Pipeline view for Stage 11 — Monitoring, incident response & rollout.
Monitoring
What we watch, where it surfaces, and what alerts a human at 03:00.
Dashboards
- System health — per-bot heartbeat, mode, error rate, decision rate. Heartbeat older than 60 s is a P1.
- Risk dashboard — intraday and weekly drawdown, exposure by market, exposure by theme, KillSwitch state.
- Execution dashboard — intent-to-order latency, fill rate, partial-fill rate, realised slippage vs estimate, builderCode coverage.
- Reconcile dashboard — on-chain vs internal state diff, oldest unreconciled event.

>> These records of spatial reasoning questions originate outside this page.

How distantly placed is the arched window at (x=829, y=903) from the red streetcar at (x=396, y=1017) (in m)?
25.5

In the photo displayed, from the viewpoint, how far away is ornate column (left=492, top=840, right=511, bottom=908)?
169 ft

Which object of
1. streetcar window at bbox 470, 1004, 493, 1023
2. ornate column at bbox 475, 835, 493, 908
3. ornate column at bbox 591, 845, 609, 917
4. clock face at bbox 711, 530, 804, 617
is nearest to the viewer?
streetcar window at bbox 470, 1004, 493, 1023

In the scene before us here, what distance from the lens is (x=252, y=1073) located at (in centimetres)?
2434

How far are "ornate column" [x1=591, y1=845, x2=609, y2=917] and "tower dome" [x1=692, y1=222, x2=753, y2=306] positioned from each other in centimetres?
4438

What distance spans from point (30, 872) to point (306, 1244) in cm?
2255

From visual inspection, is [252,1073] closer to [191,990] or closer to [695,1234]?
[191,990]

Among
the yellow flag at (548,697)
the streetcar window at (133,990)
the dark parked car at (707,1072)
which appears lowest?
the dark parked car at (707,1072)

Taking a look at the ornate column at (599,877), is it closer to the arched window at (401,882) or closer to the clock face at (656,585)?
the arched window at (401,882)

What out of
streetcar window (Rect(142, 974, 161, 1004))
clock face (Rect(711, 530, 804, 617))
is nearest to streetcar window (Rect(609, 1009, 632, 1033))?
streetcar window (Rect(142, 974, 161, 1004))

- Data dashboard — per-source freshness, per-source error rate, MarketQualityRanker top decile coverage.
Alerts and escalation
| Severity | Examples | Page who | Within |
|---|---|---|---|
| P0 | KillSwitch active, reconcile mismatch, wallet drained | Risk on-call + Security on-call + Head of Engineering | 1 minute |
| P1 | Heartbeat lost, API degraded hard, drawdown warning | Risk on-call | 5 minutes |
| P2 | Slippage breach, fee overrun, config drift | Trading-ops | 30 minutes |
| P3 | Single bot error rate above 1%, model drift warning | Owning team | Next business day |
Metrics every bot must emit
decisions_total{reason_code,verdict}decision_latency_ms{p50,p95,p99}heartbeat_age_mserrors_total{reason_code}config_version(gauge)mode(gauge with label)
What we deliberately don't alert on
Free-text log lines. They produce noise without action. The rule is: if it's worth alerting on, it's worth a reason code in the registry.